You may activate the clutch using the battery voltage by turning the PTO switch, which is a knob on most Toro mowers. If the switch breaks, the fan won’t spin.

Ensure the switch has continuity by testing it. Disrupt the flow of events in place of a switch.

Toro Mower Clutch Failure

When the drive belt is engaged, power from the engine is transferred to the blades via the PTO clutch. If the clutch is worn or broken and not providing enough power to the blades, it needs to be replaced.

Check out A Look at Lawn Mower Clutches if you want to learn more about clutches.

Failure of the Toro’s Clutch Cable (Manual Clutch)

Mowers from Toro that require human intervention to engage the clutch have a cable and lever for doing so.

Assure that the clutch is being engaged and that the clutch lever, cable, spring, bushings, and linkages are in good condition by conducting a thorough inspection.

Renew any components that have become damaged or worn.

Toro Lawnmower’s Weak Battery

The battery is what powers an electric clutch. The clutch solenoid cannot be activated to turn on the mower blades if the battery is too weak.

Get out your multimeter and see what the battery’s voltage is. If you check the voltage of a completely charged 12-volt battery, you should see around 12.7 volts.

If the battery level drops below this, it needs to be charged.

In order to charge a Toro battery, you will need a battery charger. Put on goggles and leather gloves to shield your hands from electrical current and shield your eyes before proceeding. In order to charge the battery of your riding mower or zero-turn, do as follows:

  • To get to the battery and terminals, you’ll need to open up the case. If the battery is hidden, you may need a screwdriver to reveal it. The battery is either underneath the seat or in the engine compartment. Avoid taking the battery out of its case.
  • The positive cable should be connected to the charger before the battery. The plus-sign cable, or the red cable. Connect the cable to the battery’s positive terminal.
  • Join the negative end of the cable to the battery’s negative post. The negative cable, often known as the black cable.
  • Never put your bare skin in contact with anything that isn’t insulated with rubber.
  • Adjust the charger’s voltage and current to meet your needs. Lawn mower batteries typically have a voltage level of 12 volts. In other words, the faster the battery can be charged, the more amperage it needs. The recommended starting point is 2 amps, with a maximum of 10 amps. Ideally, the charge should be applied gradually.

If you discover the battery is not holding a charge, you will need to purchase a new one.
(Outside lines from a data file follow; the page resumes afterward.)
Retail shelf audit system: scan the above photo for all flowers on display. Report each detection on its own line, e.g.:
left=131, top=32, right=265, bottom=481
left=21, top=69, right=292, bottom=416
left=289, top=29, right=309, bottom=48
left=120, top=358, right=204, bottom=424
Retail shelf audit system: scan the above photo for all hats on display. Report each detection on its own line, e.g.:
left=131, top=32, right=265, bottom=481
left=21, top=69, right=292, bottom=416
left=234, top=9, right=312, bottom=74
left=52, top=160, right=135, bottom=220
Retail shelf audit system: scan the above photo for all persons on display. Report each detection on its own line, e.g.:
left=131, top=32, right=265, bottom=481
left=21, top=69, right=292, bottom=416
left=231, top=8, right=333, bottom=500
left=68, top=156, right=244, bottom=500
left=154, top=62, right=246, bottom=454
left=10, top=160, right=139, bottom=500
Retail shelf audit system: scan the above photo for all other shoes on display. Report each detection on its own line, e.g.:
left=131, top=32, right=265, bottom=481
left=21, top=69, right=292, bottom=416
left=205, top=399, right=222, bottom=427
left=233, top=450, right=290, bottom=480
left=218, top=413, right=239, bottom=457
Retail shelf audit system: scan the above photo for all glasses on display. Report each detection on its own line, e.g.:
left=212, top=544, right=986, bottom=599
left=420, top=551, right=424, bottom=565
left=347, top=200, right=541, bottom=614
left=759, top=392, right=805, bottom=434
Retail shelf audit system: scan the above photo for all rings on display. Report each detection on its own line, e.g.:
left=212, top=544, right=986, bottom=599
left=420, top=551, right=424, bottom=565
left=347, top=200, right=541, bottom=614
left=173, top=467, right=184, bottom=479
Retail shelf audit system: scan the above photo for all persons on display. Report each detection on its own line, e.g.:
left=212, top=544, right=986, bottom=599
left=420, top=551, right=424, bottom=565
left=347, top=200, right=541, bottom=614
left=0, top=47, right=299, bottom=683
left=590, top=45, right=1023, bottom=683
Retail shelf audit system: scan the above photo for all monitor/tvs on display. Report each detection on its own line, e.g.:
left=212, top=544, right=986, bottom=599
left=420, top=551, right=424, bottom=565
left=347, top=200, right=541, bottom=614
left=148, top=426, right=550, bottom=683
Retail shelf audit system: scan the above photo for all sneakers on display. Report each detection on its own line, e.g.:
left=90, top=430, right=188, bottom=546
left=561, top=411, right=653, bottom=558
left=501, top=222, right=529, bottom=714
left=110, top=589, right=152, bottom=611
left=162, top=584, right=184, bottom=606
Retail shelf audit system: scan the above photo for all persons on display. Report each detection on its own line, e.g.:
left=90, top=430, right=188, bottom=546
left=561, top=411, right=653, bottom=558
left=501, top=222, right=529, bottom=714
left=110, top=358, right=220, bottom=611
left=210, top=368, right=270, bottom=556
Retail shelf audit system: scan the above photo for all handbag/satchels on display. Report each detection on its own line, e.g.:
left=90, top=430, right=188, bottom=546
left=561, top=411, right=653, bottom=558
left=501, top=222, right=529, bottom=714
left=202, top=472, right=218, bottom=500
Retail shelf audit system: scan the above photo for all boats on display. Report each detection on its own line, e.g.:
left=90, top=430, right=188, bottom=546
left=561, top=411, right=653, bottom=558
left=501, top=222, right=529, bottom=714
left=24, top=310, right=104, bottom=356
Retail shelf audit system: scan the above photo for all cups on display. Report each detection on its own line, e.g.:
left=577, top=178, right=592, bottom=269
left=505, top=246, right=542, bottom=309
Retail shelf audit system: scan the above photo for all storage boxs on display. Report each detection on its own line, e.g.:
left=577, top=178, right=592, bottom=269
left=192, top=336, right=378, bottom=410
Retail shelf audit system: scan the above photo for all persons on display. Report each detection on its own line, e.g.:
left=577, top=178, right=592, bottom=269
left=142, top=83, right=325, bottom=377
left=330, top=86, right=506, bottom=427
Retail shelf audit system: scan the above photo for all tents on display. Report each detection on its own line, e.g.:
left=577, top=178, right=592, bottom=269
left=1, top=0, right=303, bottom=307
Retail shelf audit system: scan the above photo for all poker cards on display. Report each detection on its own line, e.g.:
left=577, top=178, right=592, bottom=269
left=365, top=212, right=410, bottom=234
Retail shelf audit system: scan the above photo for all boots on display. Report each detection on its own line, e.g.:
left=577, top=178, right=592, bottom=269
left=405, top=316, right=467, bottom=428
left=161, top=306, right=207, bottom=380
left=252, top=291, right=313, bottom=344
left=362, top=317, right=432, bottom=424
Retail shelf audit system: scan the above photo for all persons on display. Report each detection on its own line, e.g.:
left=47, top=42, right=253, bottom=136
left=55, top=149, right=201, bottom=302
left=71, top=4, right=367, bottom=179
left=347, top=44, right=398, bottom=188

Batteries for 12-volt lawn mowers are available at most home improvement and auto shops. Batteries can also be purchased at several lawn equipment retailers.

Don’t forget to bring the dead batteries. You’ll likely be required to pay a core fee if you don’t return your old battery. Standard charges typically cost around $20.

The Toro Mower’s Faulty Safety Switch

If the operator is not seated, the deck will not activate. Toro includes this feature as part of its safety system to protect the operator.

When you get up from the seat with the mower deck engaged, the deck will disengage and the blades will cease moving.

The operator may not be detected if the seat switch is defective. When a faulty seat switch is detected, the safety system will prohibit the blades from starting.

If you suspect a faulty seat switch, you can test it with a multimeter or temporarily disable the safety feature. Do not risk your safety by using a mower if the safety switch is not attached.

Keep all equipment’s safety switches functional at all times.

A Toro Lawn Mower’s Fuse Has Blown.

One possible cause of a clutch that won’t engage is a blown fuse. To prevent damage to the Toro’s electrical components, a fuse must be installed.

Use another fuse of the same size to replace a blown one. If the fuses keep blowing, you should have it checked out by a professional at a Toro service facility or a lawn mower repair shop.

Your Toro Lawn Mower is Still Giving You Trouble?

Owning a lawnmower that never breaks down would be fantastic, but that almost never happens. If you own a lawn mower for any length of time, you will inevitably experience some sort of issue.

I have included a list of symptoms, likely causes, and potential solutions to assist you diagnose and repair issues with your Toro mower.